Monday, June 28, 2010


Having been a sewer for years and years, I have had a variety of pincushions, including several of the classic red tomatoes. I once made myself a pincushion in a sake cup, which finally fell off the table and broke. I have needlepointed a pincushion and had one of those magnetic pincushions. Pincushions get ratty after awhile, except for the magnetic ones, but I just didn't like reaching into that mass of  poke-y pins.

My bad habit is that I end up sticking needles into my pincushions. The ones that have no thread quickly disappear into the innards of the pincushion. The ones that have thread make a big mess with the thread tangling through the pins and other threads. Most pincushions are, in my opinion, too small. I've been wanting a nice big, flattish pincushion that won't roll like tomatoes and sake cups do.

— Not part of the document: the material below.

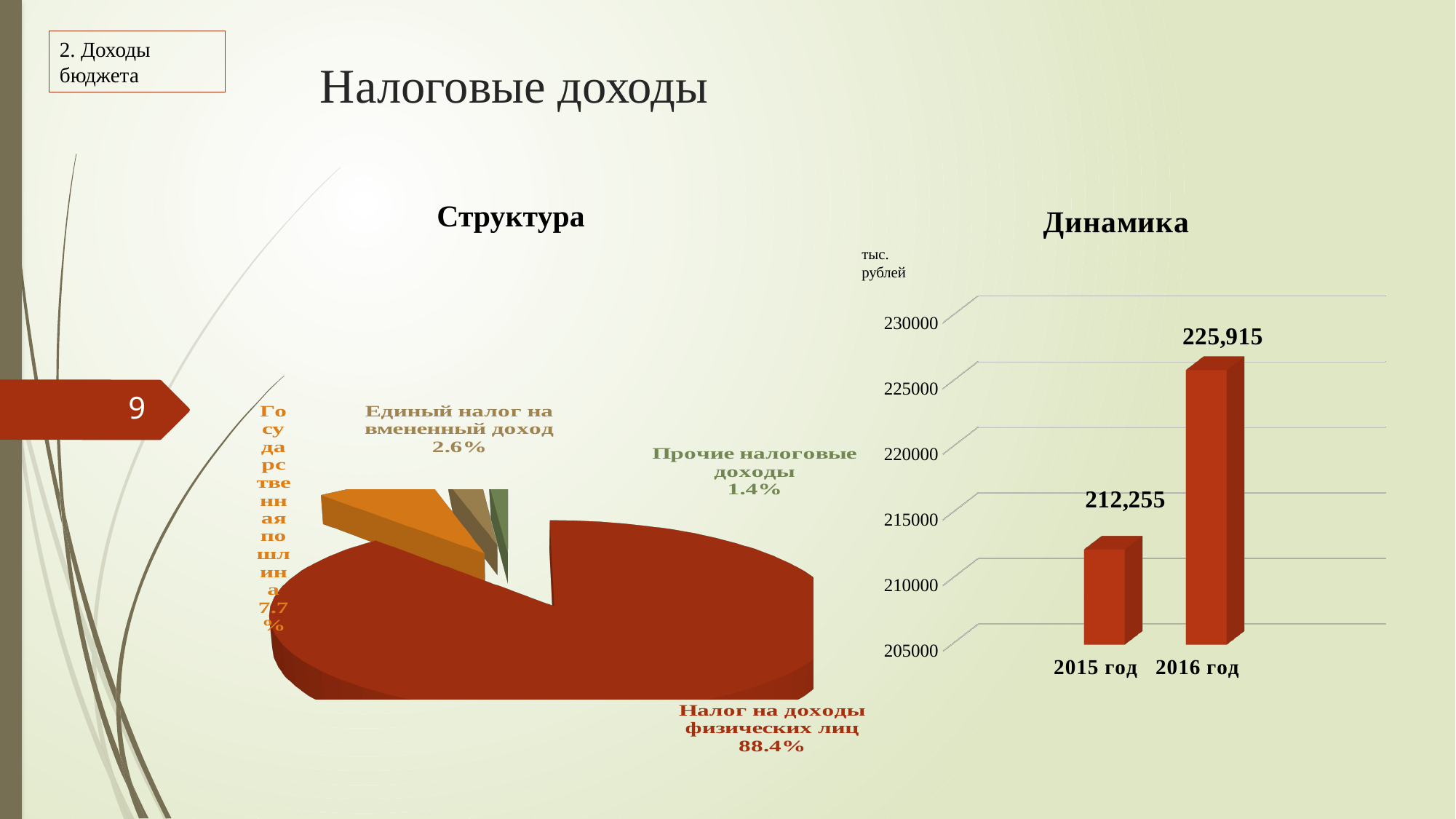
In the 'Структура' pie chart, what share does 'Прочие налоговые доходы' have? 1.4% In the 'Структура' pie chart, which slice is the largest? Налог на доходы физических лиц How many slices does the 'Структура' pie chart have? 4 In the 'Структура' pie chart, which slice is the smallest? Прочие налоговые доходы What kind of chart is the 'Структура' chart? Pie chart In the 'Динамика' chart, what is the value for 2015 год? 212,255 In the 'Динамика' chart, what is the value for 2016 год? 225,915 In the 'Динамика' chart, do the values rise or fall from 2015 год to 2016 год? Rise In the 'Структура' pie chart, what share does 'Налог на доходы физических лиц' have? 88.4% In the 'Динамика' chart, what is the difference between the 2016 год and 2015 год values? 13,660 In the 'Структура' pie chart, what share does 'Единый налог на вмененный доход' have? 2.6% What unit is shown on the axis of the 'Динамика' chart? тыс. рублей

The other day I ran across this piece of needlework I had tucked away. It was something I found among my mother-in-laws things after she died. I don't think she made it. Perhaps it was a souvenir of a trip she took or just something that was given to her. I'm not sure of its purpose. Maybe kind of a doily. It is a punched kind of needlework that creates a surface that is somewhat like chenille. I liked the stylized tulip design and thought it might be the beginning of a new pincushion. I stitched a back on it, leaving an opening and stuffed it with little plastic pellets made for adding weight to dolls' feet and bottoms. They are about the size of rice, which I have also used to stuff pincushions in the past. It came out a little misshapen and too round, so I stitched a cord in the center that pulled the middle together a bit and flattened it. I worked the stuffing around to fill it out. The cord makes a loop that I can pick it up by.

I went through my pins and discarded all the bent and dull pins. You just have to do that every so often. I like nice sharp, long, glass headed pins. Those little short pins with the tiny, flat heads are worthless. I throw them away. I'm going to try to keep needles in the magnetic holder and I have thrown away my raggedy old pincushion.

I am loving our summer weather and I took my new pincushion out on the deck this morning and stitched a sleeve on the back of my newest quilt and trimmed off all the loose threads on the back.

Now, that is a useful pincushion.


  1. Looks so pretty with the pins in it. My favorite pins are short and no glass head and very sharp and quite expensive, but they do what I need them to do and don't stick into my hand or arm where they can cause problems.

  2. Love the pincushion! Very clever of you. I have one of those wool pincushions, and my needles always disappear inside it, too. I love cleaning out my pins, getting rid of the bent ones, and replacing them with new ones. Very nice!

  3. For years I have been taking all my old pins to Empty Spools Seminars and throwing them out when the week is over. A tablemate asked me what I was doing and I told her that I like nice, new sharp pins and she said she would like my old ones! So, now I ask if anyone wants the old ones and someone always does. I much prefer the new pins and the magnetic pin holder.

  4. Anonymous6:35 AM

    I have a pincushion made from a felted wool ball cut in 1/2 it is big and it doesn't roll. I have had it for 20 years I think. I bought it at the local Sidewalk Arts sale from the local fiber guild. Probably the best buy I ever got at one of those events.

  5. Useful and beautiful, too!!! Great idea!

  6. Can't help but smile at this delightful pin cushion. You are so clever to make that stitched piece functional.

  7. Michal9:20 PM

    Love the pincushion. It looks perfect! Yahoo! Summer is here at long last! I am in Puyallup, WA. and felt your pain with all the rain.

  8. This must be the week for tiny tasks; while you were sorting pins, I was sorting pens -- and pencils. How did I manage to accumulate so many of each? The mechanical pencils, especially, are a mystery, since I've never really used them.